Chronic wasting disease (CWD) is a deadly neurological illness that is only known to affect deer, elk, moose, reindeer, and muntjac and is spread by misfolded natural proteins called prions. 

While there is no strong evidence CWD can infect humans, some research has shown that the disease could pose a risk to people if they eat infected meat or have contact with sick animals. 

The study notes that the disease can infect more parts of an animal’s body than other prion diseases, which could make it more likely to spread to people who eat deer. 

Since February, CWD has been reported in animals in at least 32 states and four Canadian provinces, according to the Centers for Disease Control. It is always fatal in infected animals, and there is no vaccine or treatment.

Researchers studying the illness, first discovered in 1967, are working on a potential outbreak. They are focusing on public health surveillance, lab capacity, prion disease diagnostics, surveillance of livestock and wildlife, risk communication and outreach, reported Daily Montanan

“The bottom-line message is we are quite unprepared,” Michael Osterholm, an expert in infectious disease at the University of Minnesota, told the outlet. “If we saw a spillover right now, we would be in free fall. There are no contingency plans for what to do or how to follow up.”

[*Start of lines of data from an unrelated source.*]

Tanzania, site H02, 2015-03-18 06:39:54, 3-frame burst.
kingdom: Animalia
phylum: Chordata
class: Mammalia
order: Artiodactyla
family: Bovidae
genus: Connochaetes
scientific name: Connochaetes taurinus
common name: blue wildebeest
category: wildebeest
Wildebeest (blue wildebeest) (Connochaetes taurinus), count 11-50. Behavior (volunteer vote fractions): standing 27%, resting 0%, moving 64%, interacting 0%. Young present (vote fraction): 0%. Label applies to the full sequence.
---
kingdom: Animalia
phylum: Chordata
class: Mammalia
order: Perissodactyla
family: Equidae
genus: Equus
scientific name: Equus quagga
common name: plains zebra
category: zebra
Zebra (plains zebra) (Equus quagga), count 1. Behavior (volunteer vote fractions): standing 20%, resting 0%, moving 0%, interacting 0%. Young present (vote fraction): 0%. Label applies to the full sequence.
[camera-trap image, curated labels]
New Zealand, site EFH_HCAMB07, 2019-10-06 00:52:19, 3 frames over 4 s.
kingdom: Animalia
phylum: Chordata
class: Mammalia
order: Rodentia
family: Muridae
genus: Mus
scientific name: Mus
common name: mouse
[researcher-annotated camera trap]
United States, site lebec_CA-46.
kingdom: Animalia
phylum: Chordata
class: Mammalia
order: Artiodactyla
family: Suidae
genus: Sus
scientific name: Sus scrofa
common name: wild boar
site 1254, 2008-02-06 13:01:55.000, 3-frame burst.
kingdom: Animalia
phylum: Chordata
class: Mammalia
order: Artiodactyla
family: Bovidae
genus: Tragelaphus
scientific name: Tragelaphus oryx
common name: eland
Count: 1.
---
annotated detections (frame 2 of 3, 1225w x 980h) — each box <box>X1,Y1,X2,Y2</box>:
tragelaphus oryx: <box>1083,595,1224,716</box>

Osterholm and a coalition of experts are very concerned about the possibility the disease could pass to humans, the outlet reported. 

Experts have referred to symptoms in the infected animals as being “zombielike,” including emaciation, excessive salivation, lack of muscle coordination, difficulty in swallowing, excessive thirst and excessive urination, according to Texas Parks and Wildlife.

“Cooking doesn’t kill prions…cooking concentrates the prions,” Osterholm told the Daily Montanan. 

Between 7,000 and 15,000 infected animals are unknowingly consumed by hunter families annually, the outlet reported. 

The prion-based disease is also difficult to detect because it has a long incubation period, so those who are infected may not contract the resulting disease until many years later, according to the University of Pennsylvania. 

Other prion illnesses are mad cow disease in domestic cattle and Creutzfeldt-Jakob disease in humans. 

Animal researchers say increased testing, including rapid tests of deer and other cervid carcasses, is the key to preventing the illness, according to the Daily Montanan. 

Researchers have developed a way for hunters to do their own testing, though it can take weeks for results. There’s hope for, within the next two years, a test that will reduce the wait time to three to four hours, the outlet reported.